Je ne puis croire que Dieu se révèle à l'homme sans que celui-ci consente et recherche cette relation dans un échange libre et conscient. Évitons de cultiver le merveilleux des initiatives "divines" qui trompent l'homme et le méprisent au point de ne lui accorder aucun crédit en magnifiant ce Dieu omnipotent, souverain juge et maître qui daigne se pencher sur l'éternelle misère humaine !

Une révélation, n'est-ce pas le phénomène des yeux qui s'ouvrent à une réalité non perçue auparavant et, singulièrement, le retournement radical dans l'échange entre personnes, sans l'écrasement de l'une ou de l'autre, dans la particularité d'une relation privilégiée par quelque chose de plus que le quotidien, que le banal ? Non, il n'y a pas de terreur, de tyrannie, de volonté dominante dans la révélation ; il n'y a que de l'amour, de l'amitié, de l'échange, du partage.

Aujourd'hui, nous n'avons pas à être des Paul terrassés par la lumière de la révélation car nous pouvons, par notre vie, notre recherche, notre ouverture, notre accueil, découvrir peu à peu la personne de Jésus et y découvrir ce qu'elle peut avoir à nous dire. D'ailleurs, n'êtes-vous pas persuadés, comme moi, qu'avant Damas Paul a beaucoup cherché, réfléchi, écouté, entendu ? Sa persécution des premiers chrétiens n'est-elle pas l'indice d'une angoisse devant la foi nouvelle et vivante de juifs "convertis" qui mettaient en péril la pérennité du judaïsme traditionnel ? Aurait-il été si virulent s'il avait été un tiède que les questions religieuses laissaient indifférent ? N'était-il pas en recherche persévérante d'authenticité religieuse pour en arriver à une telle extrémité ?

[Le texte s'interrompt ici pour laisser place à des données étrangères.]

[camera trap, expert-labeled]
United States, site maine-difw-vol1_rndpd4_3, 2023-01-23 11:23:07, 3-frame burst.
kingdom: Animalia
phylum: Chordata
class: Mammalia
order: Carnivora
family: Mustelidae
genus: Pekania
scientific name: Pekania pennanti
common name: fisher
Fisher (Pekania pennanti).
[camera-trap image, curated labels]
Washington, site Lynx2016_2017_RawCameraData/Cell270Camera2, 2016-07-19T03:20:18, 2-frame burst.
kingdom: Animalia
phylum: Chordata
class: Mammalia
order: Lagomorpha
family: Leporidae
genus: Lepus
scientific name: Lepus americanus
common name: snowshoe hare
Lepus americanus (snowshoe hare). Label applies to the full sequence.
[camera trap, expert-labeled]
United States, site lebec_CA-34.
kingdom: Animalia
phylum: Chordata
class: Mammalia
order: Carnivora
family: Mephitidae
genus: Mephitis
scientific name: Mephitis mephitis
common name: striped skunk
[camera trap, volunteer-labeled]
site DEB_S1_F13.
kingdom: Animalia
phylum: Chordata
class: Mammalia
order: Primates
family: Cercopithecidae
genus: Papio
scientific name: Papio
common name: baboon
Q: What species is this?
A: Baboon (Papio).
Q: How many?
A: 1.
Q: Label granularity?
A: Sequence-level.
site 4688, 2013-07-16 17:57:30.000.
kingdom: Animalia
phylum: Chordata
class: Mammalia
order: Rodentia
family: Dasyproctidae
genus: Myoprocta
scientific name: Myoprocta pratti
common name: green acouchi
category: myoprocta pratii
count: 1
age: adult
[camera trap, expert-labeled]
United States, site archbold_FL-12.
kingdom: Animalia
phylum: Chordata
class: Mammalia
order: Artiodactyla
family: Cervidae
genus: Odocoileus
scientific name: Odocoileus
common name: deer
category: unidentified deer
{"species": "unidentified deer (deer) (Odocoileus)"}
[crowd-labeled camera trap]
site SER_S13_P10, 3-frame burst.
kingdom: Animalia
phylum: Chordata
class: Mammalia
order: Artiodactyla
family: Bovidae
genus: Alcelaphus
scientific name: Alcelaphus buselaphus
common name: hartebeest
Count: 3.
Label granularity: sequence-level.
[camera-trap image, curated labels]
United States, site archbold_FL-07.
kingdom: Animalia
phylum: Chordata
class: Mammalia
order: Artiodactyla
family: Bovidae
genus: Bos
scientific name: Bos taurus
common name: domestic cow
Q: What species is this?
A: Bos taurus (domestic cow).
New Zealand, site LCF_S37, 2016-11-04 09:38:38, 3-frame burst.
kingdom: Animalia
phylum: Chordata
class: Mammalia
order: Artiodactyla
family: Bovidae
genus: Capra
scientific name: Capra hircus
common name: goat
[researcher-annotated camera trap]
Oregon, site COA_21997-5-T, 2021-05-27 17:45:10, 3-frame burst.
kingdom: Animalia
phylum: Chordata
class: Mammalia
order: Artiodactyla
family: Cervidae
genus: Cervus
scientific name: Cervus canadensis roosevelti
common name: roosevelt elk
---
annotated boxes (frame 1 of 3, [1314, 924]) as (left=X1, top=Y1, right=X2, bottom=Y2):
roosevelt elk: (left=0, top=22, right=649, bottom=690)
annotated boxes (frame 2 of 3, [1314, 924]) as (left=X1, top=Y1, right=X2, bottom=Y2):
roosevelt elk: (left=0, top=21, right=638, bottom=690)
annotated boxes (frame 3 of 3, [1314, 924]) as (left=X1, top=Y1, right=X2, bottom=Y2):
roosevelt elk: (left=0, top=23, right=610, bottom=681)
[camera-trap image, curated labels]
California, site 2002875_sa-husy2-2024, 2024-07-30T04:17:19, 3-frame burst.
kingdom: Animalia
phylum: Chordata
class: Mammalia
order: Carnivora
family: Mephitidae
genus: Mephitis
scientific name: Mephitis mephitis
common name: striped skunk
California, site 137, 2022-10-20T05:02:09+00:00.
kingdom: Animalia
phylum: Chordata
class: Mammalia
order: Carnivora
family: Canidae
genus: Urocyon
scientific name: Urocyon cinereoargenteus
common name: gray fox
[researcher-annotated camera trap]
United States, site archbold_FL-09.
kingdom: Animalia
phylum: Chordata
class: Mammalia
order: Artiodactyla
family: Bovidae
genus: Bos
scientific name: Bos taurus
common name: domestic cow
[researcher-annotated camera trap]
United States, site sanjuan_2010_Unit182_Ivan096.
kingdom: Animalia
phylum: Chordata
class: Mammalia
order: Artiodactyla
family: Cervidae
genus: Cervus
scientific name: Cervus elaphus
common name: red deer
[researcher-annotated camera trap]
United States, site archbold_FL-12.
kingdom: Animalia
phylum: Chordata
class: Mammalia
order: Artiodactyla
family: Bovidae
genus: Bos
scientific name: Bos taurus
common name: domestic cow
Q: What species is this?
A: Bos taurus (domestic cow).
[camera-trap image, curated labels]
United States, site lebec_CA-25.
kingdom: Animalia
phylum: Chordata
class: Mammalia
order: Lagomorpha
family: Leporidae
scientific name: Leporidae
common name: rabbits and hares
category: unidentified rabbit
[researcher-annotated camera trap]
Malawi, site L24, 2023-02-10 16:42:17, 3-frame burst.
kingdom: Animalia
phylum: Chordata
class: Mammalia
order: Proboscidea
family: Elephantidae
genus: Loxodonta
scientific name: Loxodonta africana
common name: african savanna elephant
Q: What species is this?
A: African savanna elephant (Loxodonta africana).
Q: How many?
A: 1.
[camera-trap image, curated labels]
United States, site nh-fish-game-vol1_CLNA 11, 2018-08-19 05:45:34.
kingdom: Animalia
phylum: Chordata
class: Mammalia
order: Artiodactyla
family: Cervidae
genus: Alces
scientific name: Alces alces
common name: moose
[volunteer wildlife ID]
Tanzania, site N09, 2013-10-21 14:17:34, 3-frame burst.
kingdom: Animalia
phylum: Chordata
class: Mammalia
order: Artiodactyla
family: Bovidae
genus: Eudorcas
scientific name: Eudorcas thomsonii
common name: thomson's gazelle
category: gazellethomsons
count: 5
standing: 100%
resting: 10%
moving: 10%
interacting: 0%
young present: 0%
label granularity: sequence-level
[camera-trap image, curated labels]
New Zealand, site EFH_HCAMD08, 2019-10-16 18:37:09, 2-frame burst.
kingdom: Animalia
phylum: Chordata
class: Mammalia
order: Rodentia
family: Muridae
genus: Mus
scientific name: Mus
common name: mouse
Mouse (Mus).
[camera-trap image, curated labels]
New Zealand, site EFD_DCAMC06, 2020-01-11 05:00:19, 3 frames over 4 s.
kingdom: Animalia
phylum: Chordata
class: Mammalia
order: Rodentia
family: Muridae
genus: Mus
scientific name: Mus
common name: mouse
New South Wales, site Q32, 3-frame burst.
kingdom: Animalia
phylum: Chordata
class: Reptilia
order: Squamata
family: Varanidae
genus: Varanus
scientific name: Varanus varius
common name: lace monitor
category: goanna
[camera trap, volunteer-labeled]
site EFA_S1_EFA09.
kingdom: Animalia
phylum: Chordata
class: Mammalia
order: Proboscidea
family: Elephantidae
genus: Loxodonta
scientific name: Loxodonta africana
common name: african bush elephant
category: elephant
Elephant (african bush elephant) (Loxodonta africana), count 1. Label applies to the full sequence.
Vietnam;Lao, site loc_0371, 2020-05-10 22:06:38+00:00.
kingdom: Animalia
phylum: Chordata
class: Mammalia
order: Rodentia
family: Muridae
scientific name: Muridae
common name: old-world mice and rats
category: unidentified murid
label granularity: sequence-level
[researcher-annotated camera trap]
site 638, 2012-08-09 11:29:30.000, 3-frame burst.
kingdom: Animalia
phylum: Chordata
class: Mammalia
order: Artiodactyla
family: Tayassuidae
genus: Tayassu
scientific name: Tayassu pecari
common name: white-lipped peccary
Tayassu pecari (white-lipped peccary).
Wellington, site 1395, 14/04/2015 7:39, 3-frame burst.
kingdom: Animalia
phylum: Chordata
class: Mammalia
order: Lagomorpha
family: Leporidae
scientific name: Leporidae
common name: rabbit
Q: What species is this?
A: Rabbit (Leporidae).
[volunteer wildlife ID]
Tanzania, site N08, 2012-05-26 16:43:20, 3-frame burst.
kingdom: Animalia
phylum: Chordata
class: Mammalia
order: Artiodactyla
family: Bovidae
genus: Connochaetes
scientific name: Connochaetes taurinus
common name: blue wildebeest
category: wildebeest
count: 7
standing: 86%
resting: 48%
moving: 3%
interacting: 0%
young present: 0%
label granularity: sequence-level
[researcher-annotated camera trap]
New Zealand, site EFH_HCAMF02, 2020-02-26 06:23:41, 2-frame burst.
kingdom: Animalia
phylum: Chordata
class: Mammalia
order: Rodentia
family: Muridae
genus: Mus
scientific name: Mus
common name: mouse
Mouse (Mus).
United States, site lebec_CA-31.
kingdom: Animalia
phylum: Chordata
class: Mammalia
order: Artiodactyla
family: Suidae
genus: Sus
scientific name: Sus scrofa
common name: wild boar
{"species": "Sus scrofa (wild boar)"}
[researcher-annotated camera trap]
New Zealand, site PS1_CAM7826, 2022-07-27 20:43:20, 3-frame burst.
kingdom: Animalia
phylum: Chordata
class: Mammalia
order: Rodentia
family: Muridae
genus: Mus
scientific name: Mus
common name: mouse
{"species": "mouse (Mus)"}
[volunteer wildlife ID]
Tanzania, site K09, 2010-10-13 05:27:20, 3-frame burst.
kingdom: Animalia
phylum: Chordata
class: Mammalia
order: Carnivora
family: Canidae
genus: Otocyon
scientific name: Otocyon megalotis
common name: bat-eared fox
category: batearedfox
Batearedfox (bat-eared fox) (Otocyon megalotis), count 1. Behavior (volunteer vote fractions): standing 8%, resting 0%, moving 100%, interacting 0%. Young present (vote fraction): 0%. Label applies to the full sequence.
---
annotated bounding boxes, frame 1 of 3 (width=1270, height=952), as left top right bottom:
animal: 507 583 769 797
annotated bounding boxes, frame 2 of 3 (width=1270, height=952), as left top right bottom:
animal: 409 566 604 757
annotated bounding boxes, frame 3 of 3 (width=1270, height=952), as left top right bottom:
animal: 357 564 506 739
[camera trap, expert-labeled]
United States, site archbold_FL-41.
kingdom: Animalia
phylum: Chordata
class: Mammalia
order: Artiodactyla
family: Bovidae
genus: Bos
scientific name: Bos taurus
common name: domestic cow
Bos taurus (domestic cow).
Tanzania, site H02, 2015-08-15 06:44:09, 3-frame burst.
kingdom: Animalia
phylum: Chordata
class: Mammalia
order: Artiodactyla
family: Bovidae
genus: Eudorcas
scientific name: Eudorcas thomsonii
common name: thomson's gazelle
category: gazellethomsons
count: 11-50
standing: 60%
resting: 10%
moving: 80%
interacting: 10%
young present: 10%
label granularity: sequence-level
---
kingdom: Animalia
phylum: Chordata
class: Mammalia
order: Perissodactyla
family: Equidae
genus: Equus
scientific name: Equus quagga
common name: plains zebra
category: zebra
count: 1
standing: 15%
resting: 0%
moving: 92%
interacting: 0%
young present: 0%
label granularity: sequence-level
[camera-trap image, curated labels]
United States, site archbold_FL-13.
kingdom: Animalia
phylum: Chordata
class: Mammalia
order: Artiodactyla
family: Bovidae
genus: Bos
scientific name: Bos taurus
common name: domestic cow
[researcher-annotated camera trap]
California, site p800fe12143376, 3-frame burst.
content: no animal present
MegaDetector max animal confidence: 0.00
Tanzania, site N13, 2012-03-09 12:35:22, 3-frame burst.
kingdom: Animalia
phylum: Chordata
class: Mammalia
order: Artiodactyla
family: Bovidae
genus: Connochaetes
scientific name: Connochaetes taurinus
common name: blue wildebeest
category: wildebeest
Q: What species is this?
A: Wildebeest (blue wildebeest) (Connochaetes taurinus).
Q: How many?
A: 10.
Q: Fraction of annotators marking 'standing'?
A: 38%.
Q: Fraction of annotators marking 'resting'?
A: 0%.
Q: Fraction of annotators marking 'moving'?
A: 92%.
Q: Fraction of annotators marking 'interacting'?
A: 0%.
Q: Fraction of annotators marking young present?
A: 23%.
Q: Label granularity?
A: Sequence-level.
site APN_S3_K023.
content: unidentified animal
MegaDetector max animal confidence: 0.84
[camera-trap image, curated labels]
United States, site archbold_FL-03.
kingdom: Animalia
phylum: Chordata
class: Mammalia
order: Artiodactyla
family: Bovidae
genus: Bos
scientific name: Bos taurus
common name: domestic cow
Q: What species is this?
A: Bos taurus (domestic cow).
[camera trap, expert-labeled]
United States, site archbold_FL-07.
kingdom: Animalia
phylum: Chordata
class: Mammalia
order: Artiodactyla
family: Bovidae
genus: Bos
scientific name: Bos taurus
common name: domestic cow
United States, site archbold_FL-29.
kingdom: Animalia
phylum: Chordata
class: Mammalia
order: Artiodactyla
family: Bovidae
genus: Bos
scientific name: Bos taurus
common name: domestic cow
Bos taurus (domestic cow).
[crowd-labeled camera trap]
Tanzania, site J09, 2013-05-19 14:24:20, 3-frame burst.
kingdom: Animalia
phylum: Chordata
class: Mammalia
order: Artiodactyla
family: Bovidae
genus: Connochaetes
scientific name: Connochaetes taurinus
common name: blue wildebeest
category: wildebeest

Je pense que nous n'avons pas à attendre ou espérer pour nous un chemin de Damas, et que Pierre, Paul ou tout autre n'ont pas eu plus de chance que nous en avons. Bien sûr, toute la question est de savoir dans quelle mesure nous sommes sensibles à l'amour, à la relation vraie et enrichissante, comme ces amoureux que nous évoquions ci-dessus. Il faut encore croire aux réalités de la relation pure de tout intérêt, à l'amitié et à l'amour, aux découvertes que les échanges engendrent quand on est fidèle à soi-même et aux autres. Il faut encore être capable de s'émerveiller des beautés naturelles et spirituelles de ce monde.